Stored items from a collection:
• • • • • • •
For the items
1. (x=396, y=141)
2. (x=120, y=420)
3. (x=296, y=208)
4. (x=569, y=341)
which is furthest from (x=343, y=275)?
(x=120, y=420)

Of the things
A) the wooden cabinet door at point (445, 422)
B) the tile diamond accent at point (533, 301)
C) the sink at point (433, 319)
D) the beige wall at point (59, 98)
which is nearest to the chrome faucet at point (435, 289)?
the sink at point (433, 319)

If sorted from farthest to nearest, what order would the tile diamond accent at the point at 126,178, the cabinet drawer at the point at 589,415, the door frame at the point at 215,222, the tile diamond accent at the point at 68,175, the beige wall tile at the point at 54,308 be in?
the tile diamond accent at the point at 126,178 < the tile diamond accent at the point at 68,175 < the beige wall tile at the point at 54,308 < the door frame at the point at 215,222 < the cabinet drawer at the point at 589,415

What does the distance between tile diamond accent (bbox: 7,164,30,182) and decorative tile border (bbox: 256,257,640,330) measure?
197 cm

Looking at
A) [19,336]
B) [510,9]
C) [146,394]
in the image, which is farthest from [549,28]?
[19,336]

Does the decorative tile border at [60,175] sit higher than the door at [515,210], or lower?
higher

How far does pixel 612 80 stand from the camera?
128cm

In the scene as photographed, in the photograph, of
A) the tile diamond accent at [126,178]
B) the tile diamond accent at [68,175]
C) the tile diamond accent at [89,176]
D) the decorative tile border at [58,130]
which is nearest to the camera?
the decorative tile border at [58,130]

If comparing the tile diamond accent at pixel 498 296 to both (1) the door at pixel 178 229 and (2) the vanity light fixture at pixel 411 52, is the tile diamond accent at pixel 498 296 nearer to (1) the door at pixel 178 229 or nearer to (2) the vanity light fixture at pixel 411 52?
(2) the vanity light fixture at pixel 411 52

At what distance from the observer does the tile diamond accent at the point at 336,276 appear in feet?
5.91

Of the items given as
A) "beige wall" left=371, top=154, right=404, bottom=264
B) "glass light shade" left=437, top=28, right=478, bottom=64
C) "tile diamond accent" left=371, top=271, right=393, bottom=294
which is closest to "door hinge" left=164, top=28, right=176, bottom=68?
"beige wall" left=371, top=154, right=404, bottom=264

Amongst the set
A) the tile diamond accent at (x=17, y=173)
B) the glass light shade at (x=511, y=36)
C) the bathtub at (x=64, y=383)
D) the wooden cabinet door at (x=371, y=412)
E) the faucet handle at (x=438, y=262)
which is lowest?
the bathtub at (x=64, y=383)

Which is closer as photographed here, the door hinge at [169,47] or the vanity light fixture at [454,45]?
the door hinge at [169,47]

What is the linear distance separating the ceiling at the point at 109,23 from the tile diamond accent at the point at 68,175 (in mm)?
• • • • • • •
PROBLEM DETAILS: Copy out word for word the lines of the items from the line with "Amongst the set" through to the end of the items, both included.

EXERCISE RESPONSE:
Amongst the set
A) the tile diamond accent at (x=17, y=173)
B) the glass light shade at (x=511, y=36)
C) the bathtub at (x=64, y=383)
D) the wooden cabinet door at (x=371, y=412)
E) the faucet handle at (x=438, y=262)
which is lowest?
the bathtub at (x=64, y=383)

Which is closer as photographed here, the door hinge at [169,47] or the vanity light fixture at [454,45]?
the door hinge at [169,47]

What is the linear distance separating the ceiling at the point at 109,23 from the tile diamond accent at the point at 68,175 (in mm)?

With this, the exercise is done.